This is now the most commonly used hit finding algorithm for serial crystallography experiments.

This algorithm uses a radial average to determine the SNR and intensity threshold. If there are shadows in your patterns, be sure to mask these regions during peak finding by using a PeakMask (see peakmask section above). 

Some important keywords: 

  • MinADC
  • MinSNR
  • Npeaks
  • NpeaksMax
  • MinPixCount
  • MaxPixCount
  • LocalBgRadius
  • MinPeakSeparation
  • MinRes
  • MaxRes
  • FastScan

Hitfinder tuning

hitfinderAlgorithm (8)

See the keyword hitfinder.

hitfinderADC (100)

See the keyword hitfinder.

hitfinderNAT (100)

See the keyword hitfinder.

hitfinderNPeaks (50)

See the keyword hitfinder.

hitfinderNPeaksMax (100000)

See the keyword hitfinder. 

hitfinderMinPixCount (3)

See the keyword hitfinder. 

hitfinderMaxPixCount (20)

See the keyword hitfinder. 

hitfinderLocalBGRadius (4)

See the keyword hitfinder. 

hitfinderLocalBGThickness (1)

See the keyword hitfinder. 

hitfinderLimitRes (0)

See the keyword hitfinder.

hitfinderMinRes (0)

See the keyword hitfinder.

hitfinderMaxRes (0)

See the keyword hitfinder.

For weak diffraction spots, it may help to restrict the search for spots to within the diffuse ring from water, LCP etc, to avoid picking up false peaks.
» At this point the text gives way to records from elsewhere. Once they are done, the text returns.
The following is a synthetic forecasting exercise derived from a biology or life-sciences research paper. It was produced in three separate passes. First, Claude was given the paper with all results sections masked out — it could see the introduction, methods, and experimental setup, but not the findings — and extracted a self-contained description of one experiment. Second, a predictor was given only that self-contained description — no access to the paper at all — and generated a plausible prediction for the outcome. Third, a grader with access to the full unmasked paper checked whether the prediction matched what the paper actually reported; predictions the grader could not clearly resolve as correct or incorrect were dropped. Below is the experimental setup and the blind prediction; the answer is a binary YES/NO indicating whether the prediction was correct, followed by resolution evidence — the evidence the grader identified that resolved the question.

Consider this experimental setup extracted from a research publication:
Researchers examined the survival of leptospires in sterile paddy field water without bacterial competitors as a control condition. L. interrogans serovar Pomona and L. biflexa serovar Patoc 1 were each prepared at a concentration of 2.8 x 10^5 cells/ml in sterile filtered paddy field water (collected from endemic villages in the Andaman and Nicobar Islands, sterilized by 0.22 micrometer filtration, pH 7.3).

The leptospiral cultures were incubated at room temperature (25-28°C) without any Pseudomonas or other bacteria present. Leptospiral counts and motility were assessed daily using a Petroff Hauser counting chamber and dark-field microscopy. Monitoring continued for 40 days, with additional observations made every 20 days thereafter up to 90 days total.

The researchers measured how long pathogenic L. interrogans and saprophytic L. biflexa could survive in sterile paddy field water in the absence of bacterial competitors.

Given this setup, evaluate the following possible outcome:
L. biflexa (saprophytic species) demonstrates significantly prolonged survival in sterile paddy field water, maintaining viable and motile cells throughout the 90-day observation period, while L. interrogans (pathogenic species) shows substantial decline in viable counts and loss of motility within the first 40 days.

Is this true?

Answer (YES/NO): NO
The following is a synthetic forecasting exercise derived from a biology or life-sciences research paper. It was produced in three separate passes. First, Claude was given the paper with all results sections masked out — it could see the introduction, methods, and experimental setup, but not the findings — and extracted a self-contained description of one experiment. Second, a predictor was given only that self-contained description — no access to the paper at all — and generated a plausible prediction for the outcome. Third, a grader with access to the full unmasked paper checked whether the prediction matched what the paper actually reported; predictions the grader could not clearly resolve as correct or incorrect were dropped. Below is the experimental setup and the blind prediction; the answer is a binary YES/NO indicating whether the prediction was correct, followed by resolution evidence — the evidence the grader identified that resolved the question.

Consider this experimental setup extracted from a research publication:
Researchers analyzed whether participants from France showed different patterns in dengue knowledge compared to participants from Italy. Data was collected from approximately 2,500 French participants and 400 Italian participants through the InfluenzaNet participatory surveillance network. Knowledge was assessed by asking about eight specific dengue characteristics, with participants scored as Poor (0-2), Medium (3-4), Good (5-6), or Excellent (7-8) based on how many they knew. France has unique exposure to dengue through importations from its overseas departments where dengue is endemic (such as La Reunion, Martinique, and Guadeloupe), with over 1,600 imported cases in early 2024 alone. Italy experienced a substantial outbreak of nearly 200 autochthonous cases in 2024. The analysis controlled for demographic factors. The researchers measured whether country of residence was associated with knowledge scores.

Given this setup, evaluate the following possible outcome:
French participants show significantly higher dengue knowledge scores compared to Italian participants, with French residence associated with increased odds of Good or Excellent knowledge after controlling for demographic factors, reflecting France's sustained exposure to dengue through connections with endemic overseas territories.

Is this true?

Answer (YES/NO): NO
However, note that limiting the peak finding resolution impacts on geometry refinement and both of CrystFEL’s resolution prediction and integration radius refinement) 

hitfinderUseTof (0)

Does choosing hitfinding algorithm 4 accomplish the same thing?

hitfinderTofMinSample (0)

?

hitfinderTofMaxSample (1000)

?

hitfinderTofThresh=1283604304

?

Specifying what gets saved in exported frame HDF5 files

saveCXI (1)

As of February 2015 the default file format changed from individual HDF5’s to CXIDB format (www.cxidb.org). A description of the .cxi format for multi-event data collected on a CSPAD at LCLS can be found at the bottom of this document or on the CXIDB website. In summary – all hits and metadata are stored in a single HDF5. This format is compatible with the Cheetah GUI and the online data analysis software OnDA.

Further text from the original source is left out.